▸ WORK REQUEST: Reprint the entries without altering anything.

# # # # #

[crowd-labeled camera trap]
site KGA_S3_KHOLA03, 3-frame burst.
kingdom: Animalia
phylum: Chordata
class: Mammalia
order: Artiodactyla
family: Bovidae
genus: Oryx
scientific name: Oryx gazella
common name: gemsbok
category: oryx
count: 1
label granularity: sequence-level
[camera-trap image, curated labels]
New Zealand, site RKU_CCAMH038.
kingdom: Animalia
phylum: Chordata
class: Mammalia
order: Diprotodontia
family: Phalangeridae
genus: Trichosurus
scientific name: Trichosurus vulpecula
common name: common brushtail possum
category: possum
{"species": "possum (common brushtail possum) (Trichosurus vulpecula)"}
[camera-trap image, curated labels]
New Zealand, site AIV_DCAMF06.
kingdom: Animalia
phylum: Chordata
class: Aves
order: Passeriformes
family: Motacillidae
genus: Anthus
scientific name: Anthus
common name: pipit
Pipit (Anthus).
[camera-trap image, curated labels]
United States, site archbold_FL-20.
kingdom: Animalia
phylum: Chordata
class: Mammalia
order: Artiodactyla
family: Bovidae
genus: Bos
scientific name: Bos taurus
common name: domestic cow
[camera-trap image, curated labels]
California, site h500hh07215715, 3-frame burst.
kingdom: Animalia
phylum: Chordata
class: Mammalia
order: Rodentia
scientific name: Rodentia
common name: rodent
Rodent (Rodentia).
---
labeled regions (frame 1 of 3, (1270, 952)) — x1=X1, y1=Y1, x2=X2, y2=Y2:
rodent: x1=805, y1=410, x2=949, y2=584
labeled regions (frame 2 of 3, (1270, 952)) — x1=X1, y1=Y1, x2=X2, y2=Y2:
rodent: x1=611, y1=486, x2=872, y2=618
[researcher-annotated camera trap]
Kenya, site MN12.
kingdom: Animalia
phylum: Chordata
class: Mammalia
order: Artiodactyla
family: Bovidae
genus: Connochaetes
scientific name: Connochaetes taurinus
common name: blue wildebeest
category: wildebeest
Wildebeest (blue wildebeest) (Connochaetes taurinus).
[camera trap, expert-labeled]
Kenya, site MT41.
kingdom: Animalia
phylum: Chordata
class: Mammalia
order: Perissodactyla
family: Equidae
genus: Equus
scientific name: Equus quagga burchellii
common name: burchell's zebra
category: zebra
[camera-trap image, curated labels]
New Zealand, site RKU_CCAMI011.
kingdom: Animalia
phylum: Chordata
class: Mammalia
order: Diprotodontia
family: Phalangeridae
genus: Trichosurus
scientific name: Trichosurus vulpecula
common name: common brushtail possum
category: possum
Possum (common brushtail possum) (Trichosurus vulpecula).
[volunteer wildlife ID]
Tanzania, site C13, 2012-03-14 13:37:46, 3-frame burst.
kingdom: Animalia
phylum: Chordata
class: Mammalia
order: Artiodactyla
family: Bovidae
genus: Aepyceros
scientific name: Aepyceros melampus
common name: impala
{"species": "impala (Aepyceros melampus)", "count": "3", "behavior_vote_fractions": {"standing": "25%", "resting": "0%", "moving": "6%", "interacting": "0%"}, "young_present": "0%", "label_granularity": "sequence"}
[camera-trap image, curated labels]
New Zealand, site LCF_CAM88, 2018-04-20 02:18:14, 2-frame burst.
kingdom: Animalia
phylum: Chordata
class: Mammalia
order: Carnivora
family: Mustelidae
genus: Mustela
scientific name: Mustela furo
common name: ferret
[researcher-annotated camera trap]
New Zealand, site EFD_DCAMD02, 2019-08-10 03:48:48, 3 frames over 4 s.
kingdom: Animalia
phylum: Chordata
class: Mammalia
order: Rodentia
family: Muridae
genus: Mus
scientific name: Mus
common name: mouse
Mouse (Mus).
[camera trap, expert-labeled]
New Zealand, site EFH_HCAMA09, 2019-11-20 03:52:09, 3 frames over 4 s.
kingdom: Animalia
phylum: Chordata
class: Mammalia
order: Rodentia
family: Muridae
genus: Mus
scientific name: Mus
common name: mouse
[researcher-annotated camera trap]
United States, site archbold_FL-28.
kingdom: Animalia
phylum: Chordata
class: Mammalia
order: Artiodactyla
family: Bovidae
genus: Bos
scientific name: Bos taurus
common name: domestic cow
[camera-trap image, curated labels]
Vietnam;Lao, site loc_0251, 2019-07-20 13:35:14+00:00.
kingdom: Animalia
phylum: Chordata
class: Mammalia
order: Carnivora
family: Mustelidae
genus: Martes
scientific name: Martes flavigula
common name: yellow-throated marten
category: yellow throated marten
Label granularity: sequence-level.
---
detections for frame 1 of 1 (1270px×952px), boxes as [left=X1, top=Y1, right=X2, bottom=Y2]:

# # # # #

▸ SOLUTION TO THIS TASK:
[crowd-labeled camera trap]
site KGA_S3_KHOLA03, 3-frame burst.
kingdom: Animalia
phylum: Chordata
class: Mammalia
order: Artiodactyla
family: Bovidae
genus: Oryx
scientific name: Oryx gazella
common name: gemsbok
category: oryx
count: 1
label granularity: sequence-level
[camera-trap image, curated labels]
New Zealand, site RKU_CCAMH038.
kingdom: Animalia
phylum: Chordata
class: Mammalia
order: Diprotodontia
family: Phalangeridae
genus: Trichosurus
scientific name: Trichosurus vulpecula
common name: common brushtail possum
category: possum
{"species": "possum (common brushtail possum) (Trichosurus vulpecula)"}
[camera-trap image, curated labels]
New Zealand, site AIV_DCAMF06.
kingdom: Animalia
phylum: Chordata
class: Aves
order: Passeriformes
family: Motacillidae
genus: Anthus
scientific name: Anthus
common name: pipit
Pipit (Anthus).
[camera-trap image, curated labels]
United States, site archbold_FL-20.
kingdom: Animalia
phylum: Chordata
class: Mammalia
order: Artiodactyla
family: Bovidae
genus: Bos
scientific name: Bos taurus
common name: domestic cow
[camera-trap image, curated labels]
California, site h500hh07215715, 3-frame burst.
kingdom: Animalia
phylum: Chordata
class: Mammalia
order: Rodentia
scientific name: Rodentia
common name: rodent
Rodent (Rodentia).
---
labeled regions (frame 1 of 3, (1270, 952)) — x1=X1, y1=Y1, x2=X2, y2=Y2:
rodent: x1=805, y1=410, x2=949, y2=584
labeled regions (frame 2 of 3, (1270, 952)) — x1=X1, y1=Y1, x2=X2, y2=Y2:
rodent: x1=611, y1=486, x2=872, y2=618
[researcher-annotated camera trap]
Kenya, site MN12.
kingdom: Animalia
phylum: Chordata
class: Mammalia
order: Artiodactyla
family: Bovidae
genus: Connochaetes
scientific name: Connochaetes taurinus
common name: blue wildebeest
category: wildebeest
Wildebeest (blue wildebeest) (Connochaetes taurinus).
[camera trap, expert-labeled]
Kenya, site MT41.
kingdom: Animalia
phylum: Chordata
class: Mammalia
order: Perissodactyla
family: Equidae
genus: Equus
scientific name: Equus quagga burchellii
common name: burchell's zebra
category: zebra
[camera-trap image, curated labels]
New Zealand, site RKU_CCAMI011.
kingdom: Animalia
phylum: Chordata
class: Mammalia
order: Diprotodontia
family: Phalangeridae
genus: Trichosurus
scientific name: Trichosurus vulpecula
common name: common brushtail possum
category: possum
Possum (common brushtail possum) (Trichosurus vulpecula).
[volunteer wildlife ID]
Tanzania, site C13, 2012-03-14 13:37:46, 3-frame burst.
kingdom: Animalia
phylum: Chordata
class: Mammalia
order: Artiodactyla
family: Bovidae
genus: Aepyceros
scientific name: Aepyceros melampus
common name: impala
{"species": "impala (Aepyceros melampus)", "count": "3", "behavior_vote_fractions": {"standing": "25%", "resting": "0%", "moving": "6%", "interacting": "0%"}, "young_present": "0%", "label_granularity": "sequence"}
[camera-trap image, curated labels]
New Zealand, site LCF_CAM88, 2018-04-20 02:18:14, 2-frame burst.
kingdom: Animalia
phylum: Chordata
class: Mammalia
order: Carnivora
family: Mustelidae
genus: Mustela
scientific name: Mustela furo
common name: ferret
[researcher-annotated camera trap]
New Zealand, site EFD_DCAMD02, 2019-08-10 03:48:48, 3 frames over 4 s.
kingdom: Animalia
phylum: Chordata
class: Mammalia
order: Rodentia
family: Muridae
genus: Mus
scientific name: Mus
common name: mouse
Mouse (Mus).
[camera trap, expert-labeled]
New Zealand, site EFH_HCAMA09, 2019-11-20 03:52:09, 3 frames over 4 s.
kingdom: Animalia
phylum: Chordata
class: Mammalia
order: Rodentia
family: Muridae
genus: Mus
scientific name: Mus
common name: mouse
[researcher-annotated camera trap]
United States, site archbold_FL-28.
kingdom: Animalia
phylum: Chordata
class: Mammalia
order: Artiodactyla
family: Bovidae
genus: Bos
scientific name: Bos taurus
common name: domestic cow
[camera-trap image, curated labels]
Vietnam;Lao, site loc_0251, 2019-07-20 13:35:14+00:00.
kingdom: Animalia
phylum: Chordata
class: Mammalia
order: Carnivora
family: Mustelidae
genus: Martes
scientific name: Martes flavigula
common name: yellow-throated marten
category: yellow throated marten
Label granularity: sequence-level.
---
detections for frame 1 of 1 (1270px×952px), boxes as [left=X1, top=Y1, right=X2, bottom=Y2]:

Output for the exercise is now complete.